Roman listened as the hat started up again, not quite sure which song it was emitting. He thought he vaguely recognized the melody but could not suss out where he had heard it beforre.

"I.. Suppose?" Roman said, not quite sure what to think of the mans words. "Why don't we see what happens when it is upon your own head?" He was rather curious to see what song would burst forth when worn by the other fellow.
Ewart wasn’t sure precisely what the man thought of the hat’s assessment of him, but he pounced upon the good fellow’s suggestion without hesitation. “Why not, indeed?” He declared, reaching out to sweep the hat back into his hand, and then onto his own head with a flourish, quite ignoring a collection of reasons why not in the form of onlookers’ glares.

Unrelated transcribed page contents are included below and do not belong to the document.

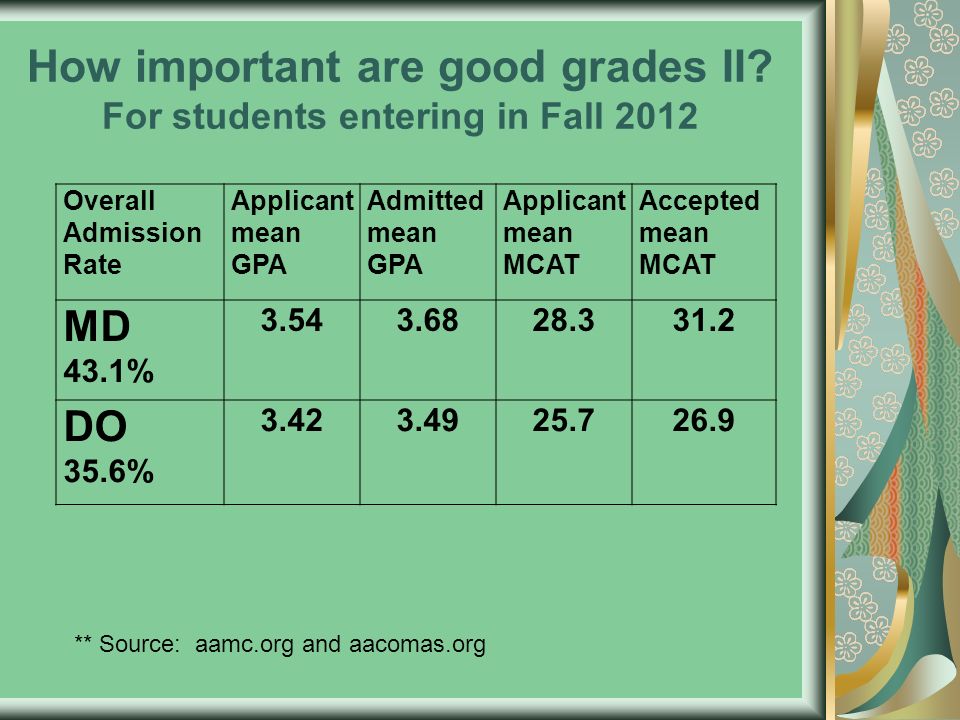 How important are good grades II?
For students entering in Fall 2012

| Overall Admission Rate | Applicant mean GPA | Admitted mean GPA | Applicant mean MCAT | Accepted mean MCAT |
|---|---|---|---|---|
| MD 43.1% | 3.54 | 3.68 | 28.3 | 31.2 |
| DO 35.6% | 3.42 | 3.49 | 25.7 | 26.9 |

** Source: aamc.org and aacomas.org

This time the hat did not so much sing as hum; or reverberate, as it were, with the strident whistle of a circus fairground. It was the turning of a calliope, Ewart thought - or perhaps almost the noise of a kettle! - much louder and more boisterous than the last tune, and even Ewart could not fail to notice heads turning at the racket.

They all looked rather vexed, he thought, but he, for one, thought the charmed hat had made a very good choice in turning his mood into music. “Marvellous,” Ewart said jubilantly to his comrade-in-experimental-arms, chuckling aloud. “Wonderfully entertaining, don’t you think!”